The government's top science body, CSIRO, and its Bureau of Meteorology released a report Friday outlining a sobering future for the vast continent nation that was devastated by bushfires in 2019-2020 after its hottest and driest year on record.
The blazes burned an area roughly the size of the United Kingdom, leaving 33 people dead, killing or displacing nearly three billion animals and costing the economy an estimated US$7 billion.
"Ten or 20 years from now, we won't be saying 2019 was really hot -- 2019 will just be usual. There will be nothing exceptional about 2019," CSIRO Climate Science Centre director Jaci Brown told public broadcaster ABC.
"In fact, in the next century, this decade will seem cool."

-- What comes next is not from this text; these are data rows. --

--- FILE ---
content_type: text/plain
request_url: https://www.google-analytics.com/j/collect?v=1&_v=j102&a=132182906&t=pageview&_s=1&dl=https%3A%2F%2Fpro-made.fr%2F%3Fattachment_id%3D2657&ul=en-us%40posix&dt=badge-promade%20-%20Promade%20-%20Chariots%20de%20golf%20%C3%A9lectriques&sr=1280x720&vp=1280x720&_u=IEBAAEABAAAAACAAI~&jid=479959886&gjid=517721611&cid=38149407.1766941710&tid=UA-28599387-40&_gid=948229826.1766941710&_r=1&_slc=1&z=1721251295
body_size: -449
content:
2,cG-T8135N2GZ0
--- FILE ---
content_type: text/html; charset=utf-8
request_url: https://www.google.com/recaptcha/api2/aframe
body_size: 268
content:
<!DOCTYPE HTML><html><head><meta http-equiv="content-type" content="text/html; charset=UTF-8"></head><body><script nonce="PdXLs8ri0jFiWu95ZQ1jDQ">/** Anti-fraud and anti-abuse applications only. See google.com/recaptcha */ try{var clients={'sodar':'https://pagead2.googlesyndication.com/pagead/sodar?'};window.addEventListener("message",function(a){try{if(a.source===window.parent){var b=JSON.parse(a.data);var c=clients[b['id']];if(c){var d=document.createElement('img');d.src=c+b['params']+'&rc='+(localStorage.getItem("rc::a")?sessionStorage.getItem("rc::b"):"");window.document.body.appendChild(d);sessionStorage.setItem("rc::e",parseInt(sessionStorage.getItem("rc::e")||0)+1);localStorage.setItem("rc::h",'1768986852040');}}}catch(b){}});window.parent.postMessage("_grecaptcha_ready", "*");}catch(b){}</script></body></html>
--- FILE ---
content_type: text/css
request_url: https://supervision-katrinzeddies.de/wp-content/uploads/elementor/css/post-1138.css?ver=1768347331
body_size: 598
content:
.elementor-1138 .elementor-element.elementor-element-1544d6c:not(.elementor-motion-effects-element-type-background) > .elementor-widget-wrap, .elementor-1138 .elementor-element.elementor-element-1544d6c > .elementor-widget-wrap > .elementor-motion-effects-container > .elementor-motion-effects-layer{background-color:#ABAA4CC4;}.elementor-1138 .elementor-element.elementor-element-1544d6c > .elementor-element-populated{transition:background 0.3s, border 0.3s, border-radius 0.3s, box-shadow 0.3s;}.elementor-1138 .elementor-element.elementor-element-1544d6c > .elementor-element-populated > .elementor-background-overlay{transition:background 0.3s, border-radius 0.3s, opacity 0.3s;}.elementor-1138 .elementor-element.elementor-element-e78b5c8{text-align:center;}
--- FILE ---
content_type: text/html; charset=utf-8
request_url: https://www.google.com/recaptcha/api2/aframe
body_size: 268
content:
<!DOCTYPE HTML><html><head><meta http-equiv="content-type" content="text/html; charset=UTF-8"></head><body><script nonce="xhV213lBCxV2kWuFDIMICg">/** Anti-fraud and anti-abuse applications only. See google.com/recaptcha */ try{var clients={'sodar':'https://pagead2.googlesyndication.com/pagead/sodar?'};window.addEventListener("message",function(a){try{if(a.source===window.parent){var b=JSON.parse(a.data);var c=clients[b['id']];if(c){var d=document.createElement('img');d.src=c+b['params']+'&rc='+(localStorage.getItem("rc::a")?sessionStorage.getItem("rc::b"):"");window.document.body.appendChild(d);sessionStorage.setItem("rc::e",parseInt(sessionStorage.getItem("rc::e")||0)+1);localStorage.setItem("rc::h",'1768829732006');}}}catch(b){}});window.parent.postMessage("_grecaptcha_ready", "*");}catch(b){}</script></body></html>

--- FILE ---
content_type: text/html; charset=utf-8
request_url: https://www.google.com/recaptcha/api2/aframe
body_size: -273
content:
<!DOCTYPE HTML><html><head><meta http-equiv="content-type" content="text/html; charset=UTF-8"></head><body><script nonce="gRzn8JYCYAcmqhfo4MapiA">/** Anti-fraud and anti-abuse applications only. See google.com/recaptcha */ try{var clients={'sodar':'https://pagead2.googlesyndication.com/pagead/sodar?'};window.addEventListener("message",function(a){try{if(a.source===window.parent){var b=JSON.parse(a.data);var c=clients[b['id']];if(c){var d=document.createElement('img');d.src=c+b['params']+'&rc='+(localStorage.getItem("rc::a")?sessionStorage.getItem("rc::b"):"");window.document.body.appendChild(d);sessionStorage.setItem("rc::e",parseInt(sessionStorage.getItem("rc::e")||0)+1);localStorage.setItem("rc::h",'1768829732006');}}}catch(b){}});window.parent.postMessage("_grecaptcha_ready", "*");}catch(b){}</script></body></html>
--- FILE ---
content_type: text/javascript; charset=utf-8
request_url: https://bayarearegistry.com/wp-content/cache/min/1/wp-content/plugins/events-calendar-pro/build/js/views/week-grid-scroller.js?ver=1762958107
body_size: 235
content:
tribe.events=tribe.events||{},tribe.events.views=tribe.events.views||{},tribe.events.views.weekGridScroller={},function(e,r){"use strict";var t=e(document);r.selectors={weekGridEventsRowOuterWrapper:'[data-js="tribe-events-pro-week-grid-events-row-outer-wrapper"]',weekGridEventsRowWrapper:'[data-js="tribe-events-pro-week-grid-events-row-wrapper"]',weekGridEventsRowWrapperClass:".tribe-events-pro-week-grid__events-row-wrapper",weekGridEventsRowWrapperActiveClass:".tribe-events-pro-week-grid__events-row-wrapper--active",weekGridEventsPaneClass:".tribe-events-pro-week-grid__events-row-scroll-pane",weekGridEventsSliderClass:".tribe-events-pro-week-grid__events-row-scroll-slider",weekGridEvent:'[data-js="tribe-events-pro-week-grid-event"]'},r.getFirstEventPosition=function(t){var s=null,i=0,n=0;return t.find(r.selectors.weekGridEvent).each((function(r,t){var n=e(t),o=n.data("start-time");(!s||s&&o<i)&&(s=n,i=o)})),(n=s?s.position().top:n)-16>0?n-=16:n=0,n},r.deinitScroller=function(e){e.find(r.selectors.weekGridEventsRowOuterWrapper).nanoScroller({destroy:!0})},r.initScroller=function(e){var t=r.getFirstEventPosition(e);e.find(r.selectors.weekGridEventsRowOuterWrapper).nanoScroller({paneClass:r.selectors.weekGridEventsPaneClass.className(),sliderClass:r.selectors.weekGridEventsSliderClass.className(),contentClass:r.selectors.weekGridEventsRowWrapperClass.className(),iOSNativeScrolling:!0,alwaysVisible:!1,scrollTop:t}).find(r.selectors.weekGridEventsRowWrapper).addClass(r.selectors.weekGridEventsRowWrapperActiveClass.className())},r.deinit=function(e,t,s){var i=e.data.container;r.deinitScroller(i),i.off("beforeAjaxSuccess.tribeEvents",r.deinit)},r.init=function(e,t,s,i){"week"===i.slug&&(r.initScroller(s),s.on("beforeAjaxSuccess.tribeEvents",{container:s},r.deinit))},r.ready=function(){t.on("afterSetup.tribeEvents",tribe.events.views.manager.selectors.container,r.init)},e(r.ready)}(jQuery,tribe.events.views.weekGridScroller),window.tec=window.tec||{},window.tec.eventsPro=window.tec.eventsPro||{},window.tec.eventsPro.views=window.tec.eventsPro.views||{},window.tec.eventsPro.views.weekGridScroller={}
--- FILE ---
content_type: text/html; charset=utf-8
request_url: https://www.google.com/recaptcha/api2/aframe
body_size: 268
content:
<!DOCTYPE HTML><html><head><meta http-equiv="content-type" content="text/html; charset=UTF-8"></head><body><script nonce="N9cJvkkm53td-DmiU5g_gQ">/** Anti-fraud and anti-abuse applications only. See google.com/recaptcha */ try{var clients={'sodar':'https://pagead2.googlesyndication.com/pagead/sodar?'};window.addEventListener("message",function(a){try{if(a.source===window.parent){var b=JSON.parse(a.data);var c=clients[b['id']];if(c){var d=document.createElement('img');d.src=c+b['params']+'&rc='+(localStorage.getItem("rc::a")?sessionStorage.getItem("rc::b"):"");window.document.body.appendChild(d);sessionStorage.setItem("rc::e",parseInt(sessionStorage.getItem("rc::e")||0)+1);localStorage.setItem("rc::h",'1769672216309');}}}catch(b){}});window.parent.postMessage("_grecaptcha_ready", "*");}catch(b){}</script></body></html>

The State of the Climate report, which comes out every two years, found less rain is falling in Australia's southwest and bushfire-ravaged southeast, even as it increased in the north -- hit by major flooding and destructive tropical cyclones in recent years.
Australia has warmed on average by 1.44 degrees Celsius (2.59 degrees Fahrenheit) since 1910, the scientists said, nudging the ultimate Paris Agreement target of keeping global warming below 1.5 degrees Celsius.
Oceans have warmed by around one degree Celsius over the same period, causing acidification and more frequent marine heatwaves, the report continued.
Australia's Great Barrier Reef has suffered three mass coral bleaching events in five years, losing half its corals since 1995 as ocean temperatures have climbed.
The report predicted sea levels will continue to rise in line with global trends while tropical cyclones become less frequent but more intense.
"Climate change is happening now and it will continue to happen," Brown told the ABC.
The CSIRO has previously called for Australia to tap "abundant natural resources and extensive know-how" to become "a world-class clean energy and technology provider," putting it at odds with the conservative government, which has slow-pedalled measures to tackle climate change.
Prime Minister Scott Morrison has repeatedly played down the link between climate and the bushfires, and has committed to keeping Australia as one of the world's leading fossil fuel exporters.
But Australians are increasingly concerned about climate change, with a recent poll by Sydney's Lowy Institute showing almost 90 percent believing it is a critical or important threat.
Survey respondents placed drought and water shortages exacerbated by climate change above even the coronavirus pandemic and the global economic crisis as the top threat facing the country.